And all of the liberals nod at this wisdom, solemnly saying...."see, he didn't say the grass is green. He said "the grass is green"!

Sotomayor is doing the same thing in her confirmation hearings.

July 15, 2009 1:00 PM  
Anonymous Anonymous said...

I think "determinative" is like "perfection". It either is present or not.

Collins above estimate that heritability contributes about 30% of the factors. The rest of the factors are non-heritable ones, which may or may not be alterable. This is much less than for other characteristics like agreeableness, extroversion, neuroticism, et al.
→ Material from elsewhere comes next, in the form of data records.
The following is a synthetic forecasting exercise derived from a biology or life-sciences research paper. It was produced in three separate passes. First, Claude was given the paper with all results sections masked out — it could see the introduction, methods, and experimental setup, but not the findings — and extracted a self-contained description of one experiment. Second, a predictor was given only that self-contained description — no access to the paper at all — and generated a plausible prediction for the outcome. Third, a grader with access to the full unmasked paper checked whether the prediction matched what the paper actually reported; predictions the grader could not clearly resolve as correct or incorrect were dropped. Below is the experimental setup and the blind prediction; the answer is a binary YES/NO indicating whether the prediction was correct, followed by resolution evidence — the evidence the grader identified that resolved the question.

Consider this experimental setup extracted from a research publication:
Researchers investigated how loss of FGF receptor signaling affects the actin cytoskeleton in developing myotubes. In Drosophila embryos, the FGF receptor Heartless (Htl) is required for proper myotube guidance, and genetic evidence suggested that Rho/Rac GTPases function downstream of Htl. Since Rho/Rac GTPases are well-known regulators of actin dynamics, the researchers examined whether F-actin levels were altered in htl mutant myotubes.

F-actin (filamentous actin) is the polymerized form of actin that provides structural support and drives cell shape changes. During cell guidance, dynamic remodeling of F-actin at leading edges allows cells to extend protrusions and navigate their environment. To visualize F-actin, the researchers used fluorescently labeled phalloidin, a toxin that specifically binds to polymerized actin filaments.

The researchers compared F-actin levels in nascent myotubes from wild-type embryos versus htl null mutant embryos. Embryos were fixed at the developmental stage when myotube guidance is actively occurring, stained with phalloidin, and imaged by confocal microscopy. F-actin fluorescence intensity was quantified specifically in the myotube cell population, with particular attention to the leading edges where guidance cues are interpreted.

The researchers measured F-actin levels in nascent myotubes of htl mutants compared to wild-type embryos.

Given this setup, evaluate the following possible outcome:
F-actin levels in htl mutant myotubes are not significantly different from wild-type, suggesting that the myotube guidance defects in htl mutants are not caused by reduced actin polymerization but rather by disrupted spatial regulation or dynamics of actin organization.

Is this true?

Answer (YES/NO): NO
We wouldn't hesitate to say these factors might be due to raising or other experiences. We wouldn't warn anyone before we suggested methods for dealing with them.

Why is homosexuality being promoted as a protected trait?

Usually, the excuse is that it is a non-controllable characteristic but there is no proof of that.

To be determinative, a factor would have to be 100% of the contributing factors.

July 15, 2009 1:19 PM  
Blogger JimK said...

Anon, Collins can only talk about genetic influences. Take a frinstance. There have been some surveys showing that the more older brothers you have, the more likely you are to be gay. The explanation is that the mother's body changes when she has a male in her uterus, there may be an adjustment so she does not reject the fetus as a foreign body, and the more sons she has carried the greater is her adjustment. Perhaps her adjustment, in turn, affects the development of the fetus in a way that manifests later as homosexual orientation. This is not a genetic factor but it has nothing to do with how a child is raised.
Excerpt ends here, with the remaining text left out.